Rede de supermercados é condenada a pagar R$ 500 mil por venda de produtos impróprios no AM
Decisão judicial determina que o valor da indenização seja revertido para o Fundo Estadual de Defesa do Consumidor, após atuação do Ministério Público do Amazonas.

A Vitória Supermercados, rede varejista atuante no Amazonas, foi condenada pela Justiça a pagar uma indenização mínima de R$ 500 mil por danos morais coletivos. A sentença, publicada em 14 de julho, é resultado de uma ação civil pública movida pelo Ministério Público do Amazonas (MPAM) após constatação da comercialização de produtos impróprios para o consumo nas unidades da rede. O montante será destinado ao Fundo Estadual de Defesa do Consumidor (Fundecon).
Além da indenização, a decisão judicial estabeleceu um prazo de 24 horas, a partir da data de sua publicação, para que a rede varejista retirasse de circulação todas as mercadorias consideradas impróprias. Em caso de descumprimento ou reincidência, a Justiça fixou uma multa diária de R$ 50 mil para cada novo auto de constatação emitido. De acordo com o MPAM, a empresa não apresentou contestação dentro do prazo legal.
A ação foi iniciada pelo Ministério Público após tentativas infrutíferas de resolver a questão de forma extrajudicial. O processo teve como base uma representação encaminhada em 2021 pelo Instituto de Defesa do Consumidor do Amazonas (Procon-AM), que realizou fiscalizações e identificou as irregularidades.

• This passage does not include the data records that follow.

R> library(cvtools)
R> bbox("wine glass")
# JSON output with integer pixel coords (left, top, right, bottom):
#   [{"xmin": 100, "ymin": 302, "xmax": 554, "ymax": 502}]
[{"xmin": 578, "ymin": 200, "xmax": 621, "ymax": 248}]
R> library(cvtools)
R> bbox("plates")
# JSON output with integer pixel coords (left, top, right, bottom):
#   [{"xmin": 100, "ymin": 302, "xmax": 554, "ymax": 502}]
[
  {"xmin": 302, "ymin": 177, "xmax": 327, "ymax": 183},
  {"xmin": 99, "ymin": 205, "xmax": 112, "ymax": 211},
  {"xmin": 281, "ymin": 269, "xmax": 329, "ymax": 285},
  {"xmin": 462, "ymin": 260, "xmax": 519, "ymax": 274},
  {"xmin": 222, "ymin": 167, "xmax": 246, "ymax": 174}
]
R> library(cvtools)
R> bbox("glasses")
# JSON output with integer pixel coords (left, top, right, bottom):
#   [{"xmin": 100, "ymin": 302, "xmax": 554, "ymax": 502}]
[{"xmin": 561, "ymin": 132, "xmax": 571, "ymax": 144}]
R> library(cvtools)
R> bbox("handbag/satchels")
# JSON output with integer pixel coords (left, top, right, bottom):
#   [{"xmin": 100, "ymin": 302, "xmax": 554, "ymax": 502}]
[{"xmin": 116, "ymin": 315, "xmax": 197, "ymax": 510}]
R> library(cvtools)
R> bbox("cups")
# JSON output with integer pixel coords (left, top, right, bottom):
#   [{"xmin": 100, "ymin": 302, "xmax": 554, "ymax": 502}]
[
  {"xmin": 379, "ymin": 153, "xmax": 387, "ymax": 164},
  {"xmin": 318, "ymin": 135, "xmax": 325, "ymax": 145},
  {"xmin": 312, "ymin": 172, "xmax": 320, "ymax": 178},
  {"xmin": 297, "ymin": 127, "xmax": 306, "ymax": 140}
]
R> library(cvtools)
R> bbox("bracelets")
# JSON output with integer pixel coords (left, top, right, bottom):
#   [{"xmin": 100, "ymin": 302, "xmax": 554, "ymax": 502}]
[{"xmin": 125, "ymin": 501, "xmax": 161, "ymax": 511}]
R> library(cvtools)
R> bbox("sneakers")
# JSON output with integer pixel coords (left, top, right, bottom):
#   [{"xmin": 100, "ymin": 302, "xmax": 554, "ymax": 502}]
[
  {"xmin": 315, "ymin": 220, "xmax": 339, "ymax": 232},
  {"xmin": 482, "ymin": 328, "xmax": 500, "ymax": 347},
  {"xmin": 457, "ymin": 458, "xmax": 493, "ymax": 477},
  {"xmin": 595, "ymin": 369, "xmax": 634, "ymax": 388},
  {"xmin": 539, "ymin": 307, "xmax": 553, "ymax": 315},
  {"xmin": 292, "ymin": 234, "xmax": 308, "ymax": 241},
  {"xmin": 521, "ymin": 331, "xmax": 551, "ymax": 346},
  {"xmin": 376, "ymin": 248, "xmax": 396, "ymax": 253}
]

Os autos de constatação do Procon-AM indicaram que fiscais encontraram uma série de problemas na comercialização dos produtos. Entre as irregularidades reportadas estavam mercadorias com embalagens violadas ou amassadas, além de itens com o prazo de validade vencido ou sem qualquer informação clara sobre sua data de validade, impedindo a verificação de sua aptidão para consumo.
Para o Ministério Público, as práticas da Vitória Supermercados violam diretamente as normas estabelecidas pelo Sistema Nacional de Defesa do Consumidor (SNDC). Este sistema tem como objetivo primordial proteger os consumidores contra ações comerciais abusivas e a disponibilização de produtos que ofereçam riscos à saúde ou integridade, como é o caso de alimentos impróprios para ingestão.
A promotora de Justiça Sheyla Andrade dos Santos, titular da 81ª Promotoria de Justiça Especializada na Defesa e Proteção dos Direitos do Consumidor (Prodecon) e autora da ação, ressaltou o caráter reparador da decisão. “Sempre que a coletividade tiver seus valores ou interesses morais atingidos, haverá dano moral coletivo, que pode ser reparado”, afirmou a promotora. Ela reiterou a importância do papel do MP em zelar pelos direitos dos consumidores, garantindo que a sociedade não seja exposta ao consumo de itens inadequados.